> **TEXTE SOURCE**

Le groupe parlementaire Ensemble pour la République a officiellement saisi, ce mercredi, le président de l’Assemblée nationale afin de solliciter la mise en place d’une commission d’enquête parlementaire sur les événements survenus le 11 janvier dernier à Bukama, dans la province du Haut-Lomami.
Dans une correspondance signée par son président, Christian Mwando Nsimba Kabulo, le groupe évoque des faits de notoriété publique faisant état de graves atteintes aux droits humains dans le quartier Kisanga Bioni.
Selon les informations rapportées, une dizaine de civils auraient perdu la vie lors d’interventions attribuées à des éléments des Forces armées de la République démocratique du Congo (FARDC). Des centaines de personnes auraient été interpellées de manière arbitraire, tandis que plusieurs victimes auraient été grièvement blessées.
Estimant la situation particulièrement préoccupante et soulignant les divergences entre les versions officielles et les témoignages recueillis sur le terrain, le groupe parlementaire Ensemble juge nécessaire l’implication directe du Parlement. La démarche s’appuie sur l’article 138 de la Constitution et l’article 201 du Règlement intérieur de l’Assemblée nationale, qui prévoient la création de commissions d’enquête parlementaires.
« Il est impératif que la représentation nationale diligente une commission d’enquête afin d’établir la vérité des faits et de situer les responsabilités », indique la lettre adressée au président de l’Assemblée nationale et consultée par notre rédaction.
De leur côté, les FARDC affirment que la situation sécuritaire à Bukama est désormais sous contrôle. L’armée soutient que les incidents du 11 janvier seraient consécutifs à une attaque contre l’une de ses positions par le groupe armé Maï-Maï Zoulou. Selon la version militaire, quatre assaillants auraient été neutralisés et un militaire légèrement blessé. Les autorités militaires assurent par ailleurs que toutes les dispositions nécessaires ont été prises pour garantir la sécurité des populations et le maintien de l’ordre public.

> **ACTIVITÉ**
Recopiez fidèlement le passage du texte source consacré aux événements de Bukama, en commençant par « Le groupe parlementaire Ensemble pour » et en poursuivant jusqu'à « province du Haut-Lomami. ».

> **DONNÉES EXTRAITES**
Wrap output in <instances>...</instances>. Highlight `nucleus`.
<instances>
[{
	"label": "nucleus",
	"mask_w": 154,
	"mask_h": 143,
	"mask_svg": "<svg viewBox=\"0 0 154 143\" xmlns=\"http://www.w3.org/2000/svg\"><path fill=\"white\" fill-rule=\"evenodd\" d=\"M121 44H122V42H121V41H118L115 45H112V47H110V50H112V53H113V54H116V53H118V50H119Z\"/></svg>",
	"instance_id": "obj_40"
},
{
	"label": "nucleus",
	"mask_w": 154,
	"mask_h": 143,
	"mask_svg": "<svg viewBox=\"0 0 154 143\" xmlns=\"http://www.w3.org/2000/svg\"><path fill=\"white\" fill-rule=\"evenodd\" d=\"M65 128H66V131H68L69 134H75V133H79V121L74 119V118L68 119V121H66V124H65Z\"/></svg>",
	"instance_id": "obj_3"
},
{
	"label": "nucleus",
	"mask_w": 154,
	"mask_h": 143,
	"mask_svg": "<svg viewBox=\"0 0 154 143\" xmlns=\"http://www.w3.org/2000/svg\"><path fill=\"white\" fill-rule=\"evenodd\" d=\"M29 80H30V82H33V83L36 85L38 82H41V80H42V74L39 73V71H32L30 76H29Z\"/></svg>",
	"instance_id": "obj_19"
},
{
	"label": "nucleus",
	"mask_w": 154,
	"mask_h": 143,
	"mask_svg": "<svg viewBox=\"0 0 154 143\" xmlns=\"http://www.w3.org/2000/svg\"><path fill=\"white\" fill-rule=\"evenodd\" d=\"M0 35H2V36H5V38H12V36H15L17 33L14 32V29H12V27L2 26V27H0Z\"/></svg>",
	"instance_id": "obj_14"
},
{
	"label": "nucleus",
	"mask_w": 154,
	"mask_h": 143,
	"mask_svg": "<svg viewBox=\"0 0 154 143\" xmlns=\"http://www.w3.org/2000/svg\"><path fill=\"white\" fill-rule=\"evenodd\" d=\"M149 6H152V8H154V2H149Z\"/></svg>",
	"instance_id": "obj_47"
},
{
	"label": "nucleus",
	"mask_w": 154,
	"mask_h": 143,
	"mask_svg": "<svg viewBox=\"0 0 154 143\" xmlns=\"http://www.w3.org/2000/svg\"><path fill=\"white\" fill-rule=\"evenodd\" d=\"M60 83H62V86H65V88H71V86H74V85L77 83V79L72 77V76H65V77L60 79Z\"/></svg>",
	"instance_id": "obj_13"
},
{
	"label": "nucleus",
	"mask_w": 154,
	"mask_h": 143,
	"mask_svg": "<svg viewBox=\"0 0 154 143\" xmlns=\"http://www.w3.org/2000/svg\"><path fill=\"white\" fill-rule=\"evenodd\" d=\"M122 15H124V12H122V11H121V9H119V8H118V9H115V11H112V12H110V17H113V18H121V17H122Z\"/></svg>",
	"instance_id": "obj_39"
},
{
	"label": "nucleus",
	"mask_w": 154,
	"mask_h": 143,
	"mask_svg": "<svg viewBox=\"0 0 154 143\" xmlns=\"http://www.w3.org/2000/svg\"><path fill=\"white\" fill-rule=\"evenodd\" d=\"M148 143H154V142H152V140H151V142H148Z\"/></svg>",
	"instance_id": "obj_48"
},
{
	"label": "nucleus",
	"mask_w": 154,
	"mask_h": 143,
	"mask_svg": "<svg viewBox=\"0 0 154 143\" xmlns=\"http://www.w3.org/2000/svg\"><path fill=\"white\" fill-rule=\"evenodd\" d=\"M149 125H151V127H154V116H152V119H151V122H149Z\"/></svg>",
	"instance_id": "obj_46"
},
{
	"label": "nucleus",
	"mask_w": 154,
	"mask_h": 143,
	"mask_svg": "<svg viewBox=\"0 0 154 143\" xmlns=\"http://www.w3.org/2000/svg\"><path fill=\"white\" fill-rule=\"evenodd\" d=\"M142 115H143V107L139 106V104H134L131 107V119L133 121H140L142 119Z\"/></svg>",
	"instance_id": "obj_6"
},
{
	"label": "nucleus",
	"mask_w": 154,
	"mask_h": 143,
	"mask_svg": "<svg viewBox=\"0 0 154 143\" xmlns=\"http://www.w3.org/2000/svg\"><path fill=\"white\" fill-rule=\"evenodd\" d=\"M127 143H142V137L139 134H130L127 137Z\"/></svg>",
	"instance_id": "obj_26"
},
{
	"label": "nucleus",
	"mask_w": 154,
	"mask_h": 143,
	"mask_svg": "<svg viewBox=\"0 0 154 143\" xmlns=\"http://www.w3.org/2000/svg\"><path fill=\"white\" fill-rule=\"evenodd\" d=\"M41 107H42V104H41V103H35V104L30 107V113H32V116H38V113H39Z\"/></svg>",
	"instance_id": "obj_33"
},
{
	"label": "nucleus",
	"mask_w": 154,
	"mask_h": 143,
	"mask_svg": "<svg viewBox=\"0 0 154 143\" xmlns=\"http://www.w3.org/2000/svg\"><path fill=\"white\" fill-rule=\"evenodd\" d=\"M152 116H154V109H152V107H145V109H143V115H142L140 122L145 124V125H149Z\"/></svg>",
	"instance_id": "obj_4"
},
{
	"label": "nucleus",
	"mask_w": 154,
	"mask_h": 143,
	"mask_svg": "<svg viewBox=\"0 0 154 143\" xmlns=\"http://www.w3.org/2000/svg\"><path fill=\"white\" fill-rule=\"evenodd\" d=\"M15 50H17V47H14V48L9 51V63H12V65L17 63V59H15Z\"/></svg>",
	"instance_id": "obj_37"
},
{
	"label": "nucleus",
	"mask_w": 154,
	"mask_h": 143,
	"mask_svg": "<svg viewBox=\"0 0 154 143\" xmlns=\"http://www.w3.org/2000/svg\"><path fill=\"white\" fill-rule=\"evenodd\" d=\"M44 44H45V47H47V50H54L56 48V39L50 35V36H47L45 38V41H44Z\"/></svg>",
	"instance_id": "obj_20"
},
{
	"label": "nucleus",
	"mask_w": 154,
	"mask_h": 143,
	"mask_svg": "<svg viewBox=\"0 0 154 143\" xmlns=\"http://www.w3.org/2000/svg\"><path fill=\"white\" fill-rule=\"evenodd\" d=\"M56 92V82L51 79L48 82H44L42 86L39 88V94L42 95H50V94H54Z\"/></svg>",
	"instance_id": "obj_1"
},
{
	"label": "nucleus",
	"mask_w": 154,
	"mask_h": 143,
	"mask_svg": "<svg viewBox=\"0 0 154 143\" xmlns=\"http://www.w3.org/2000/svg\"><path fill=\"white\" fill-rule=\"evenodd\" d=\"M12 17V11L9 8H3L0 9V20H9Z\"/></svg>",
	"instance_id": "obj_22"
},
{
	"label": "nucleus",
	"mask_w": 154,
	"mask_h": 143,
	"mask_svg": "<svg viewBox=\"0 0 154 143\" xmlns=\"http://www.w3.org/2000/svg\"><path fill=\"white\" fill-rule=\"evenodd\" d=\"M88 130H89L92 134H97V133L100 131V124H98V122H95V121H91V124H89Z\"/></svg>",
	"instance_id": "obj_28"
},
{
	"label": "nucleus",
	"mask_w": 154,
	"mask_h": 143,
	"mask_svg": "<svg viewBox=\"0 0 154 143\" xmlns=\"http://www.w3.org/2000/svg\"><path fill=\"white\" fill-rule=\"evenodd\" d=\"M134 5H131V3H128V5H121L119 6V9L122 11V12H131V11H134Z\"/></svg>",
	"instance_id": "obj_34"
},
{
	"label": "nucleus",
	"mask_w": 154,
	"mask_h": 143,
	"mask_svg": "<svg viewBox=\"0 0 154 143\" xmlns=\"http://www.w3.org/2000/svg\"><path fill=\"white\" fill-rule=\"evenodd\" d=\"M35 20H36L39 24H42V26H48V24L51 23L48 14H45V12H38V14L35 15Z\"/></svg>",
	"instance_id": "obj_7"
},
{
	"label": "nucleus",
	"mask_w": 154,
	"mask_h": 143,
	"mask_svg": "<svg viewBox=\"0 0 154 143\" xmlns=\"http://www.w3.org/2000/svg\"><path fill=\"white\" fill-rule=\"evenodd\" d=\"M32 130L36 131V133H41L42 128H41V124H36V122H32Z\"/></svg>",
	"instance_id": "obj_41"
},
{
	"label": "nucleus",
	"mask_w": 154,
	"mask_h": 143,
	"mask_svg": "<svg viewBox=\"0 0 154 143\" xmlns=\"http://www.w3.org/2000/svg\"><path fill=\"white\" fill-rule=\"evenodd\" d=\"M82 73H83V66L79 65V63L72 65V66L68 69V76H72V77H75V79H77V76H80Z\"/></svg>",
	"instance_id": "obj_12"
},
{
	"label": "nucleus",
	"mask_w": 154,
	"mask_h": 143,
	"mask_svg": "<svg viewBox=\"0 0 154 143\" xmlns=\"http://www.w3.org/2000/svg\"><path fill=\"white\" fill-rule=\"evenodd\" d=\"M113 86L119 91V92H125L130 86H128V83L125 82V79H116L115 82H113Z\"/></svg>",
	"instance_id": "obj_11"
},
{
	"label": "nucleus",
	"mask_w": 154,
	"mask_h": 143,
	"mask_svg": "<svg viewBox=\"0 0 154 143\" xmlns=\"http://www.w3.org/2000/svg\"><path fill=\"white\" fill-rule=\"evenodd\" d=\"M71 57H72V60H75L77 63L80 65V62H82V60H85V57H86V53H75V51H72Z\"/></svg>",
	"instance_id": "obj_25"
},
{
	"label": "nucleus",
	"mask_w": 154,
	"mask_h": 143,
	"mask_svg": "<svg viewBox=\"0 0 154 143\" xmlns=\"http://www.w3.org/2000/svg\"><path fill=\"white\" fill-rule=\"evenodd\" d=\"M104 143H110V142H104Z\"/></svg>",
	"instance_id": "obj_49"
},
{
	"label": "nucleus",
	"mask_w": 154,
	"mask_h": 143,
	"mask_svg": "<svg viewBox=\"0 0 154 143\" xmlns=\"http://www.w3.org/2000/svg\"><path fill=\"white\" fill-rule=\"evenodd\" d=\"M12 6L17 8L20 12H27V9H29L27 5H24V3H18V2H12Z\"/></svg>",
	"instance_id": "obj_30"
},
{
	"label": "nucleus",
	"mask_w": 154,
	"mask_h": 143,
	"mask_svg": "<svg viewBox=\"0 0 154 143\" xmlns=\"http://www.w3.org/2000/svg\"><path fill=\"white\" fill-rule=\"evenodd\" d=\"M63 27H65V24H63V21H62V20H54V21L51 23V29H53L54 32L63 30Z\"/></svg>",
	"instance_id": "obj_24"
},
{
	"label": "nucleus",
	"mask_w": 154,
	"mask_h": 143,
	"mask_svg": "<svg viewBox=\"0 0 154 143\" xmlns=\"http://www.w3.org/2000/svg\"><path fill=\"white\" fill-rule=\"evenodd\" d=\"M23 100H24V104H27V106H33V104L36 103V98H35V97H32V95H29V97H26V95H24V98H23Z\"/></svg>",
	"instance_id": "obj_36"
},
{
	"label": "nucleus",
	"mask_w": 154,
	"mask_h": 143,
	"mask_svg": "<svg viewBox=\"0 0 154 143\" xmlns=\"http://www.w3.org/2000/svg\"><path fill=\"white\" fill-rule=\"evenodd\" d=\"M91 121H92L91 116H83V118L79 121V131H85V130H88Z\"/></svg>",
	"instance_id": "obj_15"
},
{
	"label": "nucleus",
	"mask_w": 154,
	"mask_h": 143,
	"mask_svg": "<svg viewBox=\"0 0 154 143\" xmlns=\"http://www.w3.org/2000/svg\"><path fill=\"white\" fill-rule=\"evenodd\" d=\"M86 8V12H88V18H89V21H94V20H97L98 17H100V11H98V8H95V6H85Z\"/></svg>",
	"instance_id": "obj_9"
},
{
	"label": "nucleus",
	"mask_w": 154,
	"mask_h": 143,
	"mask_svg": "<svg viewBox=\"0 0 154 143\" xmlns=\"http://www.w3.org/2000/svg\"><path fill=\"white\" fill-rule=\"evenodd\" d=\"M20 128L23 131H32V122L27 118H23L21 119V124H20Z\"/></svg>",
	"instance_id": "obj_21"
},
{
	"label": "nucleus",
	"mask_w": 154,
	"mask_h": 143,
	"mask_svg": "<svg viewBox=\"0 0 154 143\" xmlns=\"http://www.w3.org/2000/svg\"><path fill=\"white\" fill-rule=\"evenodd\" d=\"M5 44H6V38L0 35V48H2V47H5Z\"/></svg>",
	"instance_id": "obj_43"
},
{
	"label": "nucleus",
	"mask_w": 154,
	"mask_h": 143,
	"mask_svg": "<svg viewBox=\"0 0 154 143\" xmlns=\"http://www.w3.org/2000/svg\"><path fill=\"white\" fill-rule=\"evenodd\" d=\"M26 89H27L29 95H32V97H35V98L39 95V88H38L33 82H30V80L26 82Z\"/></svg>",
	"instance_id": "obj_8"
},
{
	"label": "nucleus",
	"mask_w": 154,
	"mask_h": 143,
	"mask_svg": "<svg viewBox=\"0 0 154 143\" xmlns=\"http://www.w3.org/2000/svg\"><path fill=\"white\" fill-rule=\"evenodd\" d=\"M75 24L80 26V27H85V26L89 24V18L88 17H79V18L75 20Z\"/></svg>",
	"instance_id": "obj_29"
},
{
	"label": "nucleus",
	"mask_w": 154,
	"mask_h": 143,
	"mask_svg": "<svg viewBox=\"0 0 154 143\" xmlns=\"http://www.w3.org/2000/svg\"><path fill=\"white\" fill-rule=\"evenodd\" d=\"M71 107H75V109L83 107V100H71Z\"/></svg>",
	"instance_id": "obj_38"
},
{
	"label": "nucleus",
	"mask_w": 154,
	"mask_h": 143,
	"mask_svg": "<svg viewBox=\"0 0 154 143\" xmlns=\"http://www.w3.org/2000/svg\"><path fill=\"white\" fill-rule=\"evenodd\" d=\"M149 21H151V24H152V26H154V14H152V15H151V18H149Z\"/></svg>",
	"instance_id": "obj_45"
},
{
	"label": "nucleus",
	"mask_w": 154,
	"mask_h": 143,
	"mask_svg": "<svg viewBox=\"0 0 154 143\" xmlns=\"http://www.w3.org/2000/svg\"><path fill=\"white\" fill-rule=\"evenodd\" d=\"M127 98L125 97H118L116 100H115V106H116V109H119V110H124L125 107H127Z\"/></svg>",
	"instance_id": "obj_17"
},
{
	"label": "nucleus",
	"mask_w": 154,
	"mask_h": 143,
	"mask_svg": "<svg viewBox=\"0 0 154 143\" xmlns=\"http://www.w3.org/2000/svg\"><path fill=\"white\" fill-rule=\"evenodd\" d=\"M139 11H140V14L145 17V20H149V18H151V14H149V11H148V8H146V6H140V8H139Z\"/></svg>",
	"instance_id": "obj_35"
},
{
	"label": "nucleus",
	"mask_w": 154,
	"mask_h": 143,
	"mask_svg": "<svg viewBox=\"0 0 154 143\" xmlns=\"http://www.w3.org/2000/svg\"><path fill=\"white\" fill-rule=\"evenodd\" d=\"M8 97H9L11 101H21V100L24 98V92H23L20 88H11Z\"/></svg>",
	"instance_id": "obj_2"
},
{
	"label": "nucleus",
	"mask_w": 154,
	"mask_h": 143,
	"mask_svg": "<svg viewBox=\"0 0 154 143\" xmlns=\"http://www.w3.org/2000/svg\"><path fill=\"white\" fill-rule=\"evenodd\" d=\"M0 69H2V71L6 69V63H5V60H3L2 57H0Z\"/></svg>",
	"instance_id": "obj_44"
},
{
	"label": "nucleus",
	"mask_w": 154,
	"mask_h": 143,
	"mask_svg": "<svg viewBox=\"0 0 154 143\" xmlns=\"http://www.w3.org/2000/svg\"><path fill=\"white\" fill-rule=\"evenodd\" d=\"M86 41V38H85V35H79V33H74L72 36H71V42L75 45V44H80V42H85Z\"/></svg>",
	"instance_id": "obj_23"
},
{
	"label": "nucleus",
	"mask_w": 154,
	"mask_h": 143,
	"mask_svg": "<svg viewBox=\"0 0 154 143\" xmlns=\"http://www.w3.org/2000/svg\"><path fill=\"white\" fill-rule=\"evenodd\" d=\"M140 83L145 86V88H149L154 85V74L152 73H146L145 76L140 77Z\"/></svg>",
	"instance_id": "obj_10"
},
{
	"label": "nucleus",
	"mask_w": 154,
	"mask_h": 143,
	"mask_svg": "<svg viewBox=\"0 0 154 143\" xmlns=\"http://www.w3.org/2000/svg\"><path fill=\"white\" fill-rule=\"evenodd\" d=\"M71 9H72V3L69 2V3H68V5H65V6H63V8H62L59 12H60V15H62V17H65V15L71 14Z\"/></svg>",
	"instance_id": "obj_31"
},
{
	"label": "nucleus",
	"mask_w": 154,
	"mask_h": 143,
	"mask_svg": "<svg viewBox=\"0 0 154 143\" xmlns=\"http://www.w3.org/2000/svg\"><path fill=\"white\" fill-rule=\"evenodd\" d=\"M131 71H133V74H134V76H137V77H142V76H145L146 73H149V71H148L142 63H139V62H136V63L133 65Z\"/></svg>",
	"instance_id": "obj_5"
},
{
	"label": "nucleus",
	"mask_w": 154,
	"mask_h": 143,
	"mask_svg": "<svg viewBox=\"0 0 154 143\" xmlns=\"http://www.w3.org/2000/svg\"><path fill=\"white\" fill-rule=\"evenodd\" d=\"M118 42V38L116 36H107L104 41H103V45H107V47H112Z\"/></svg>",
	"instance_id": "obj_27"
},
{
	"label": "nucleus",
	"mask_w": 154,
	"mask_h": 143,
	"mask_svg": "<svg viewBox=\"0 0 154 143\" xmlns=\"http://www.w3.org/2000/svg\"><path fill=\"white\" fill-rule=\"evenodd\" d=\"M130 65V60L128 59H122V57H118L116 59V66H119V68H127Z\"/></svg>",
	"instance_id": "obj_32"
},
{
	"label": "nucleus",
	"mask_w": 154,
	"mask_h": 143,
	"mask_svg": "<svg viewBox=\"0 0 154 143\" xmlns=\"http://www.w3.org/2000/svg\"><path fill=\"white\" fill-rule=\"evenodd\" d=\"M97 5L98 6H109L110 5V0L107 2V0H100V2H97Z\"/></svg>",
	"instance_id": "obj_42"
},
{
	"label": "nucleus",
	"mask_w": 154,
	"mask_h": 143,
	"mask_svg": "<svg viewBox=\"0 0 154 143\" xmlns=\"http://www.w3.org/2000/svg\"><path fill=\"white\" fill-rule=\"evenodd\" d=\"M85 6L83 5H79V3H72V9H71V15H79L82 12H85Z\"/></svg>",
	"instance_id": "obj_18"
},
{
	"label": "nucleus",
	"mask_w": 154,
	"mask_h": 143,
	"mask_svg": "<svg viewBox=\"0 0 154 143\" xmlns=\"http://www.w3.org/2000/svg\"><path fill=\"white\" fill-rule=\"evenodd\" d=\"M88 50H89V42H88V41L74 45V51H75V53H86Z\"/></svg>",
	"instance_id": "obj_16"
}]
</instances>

> **VOTRE RÉPONSE**
Le groupe parlementaire Ensemble pour la République a officiellement saisi, ce mercredi, le président de l’Assemblée nationale afin de solliciter la mise en place d’une commission d’enquête parlementaire sur les événements survenus le 11 janvier dernier à Bukama, dans la province du Haut-Lomami.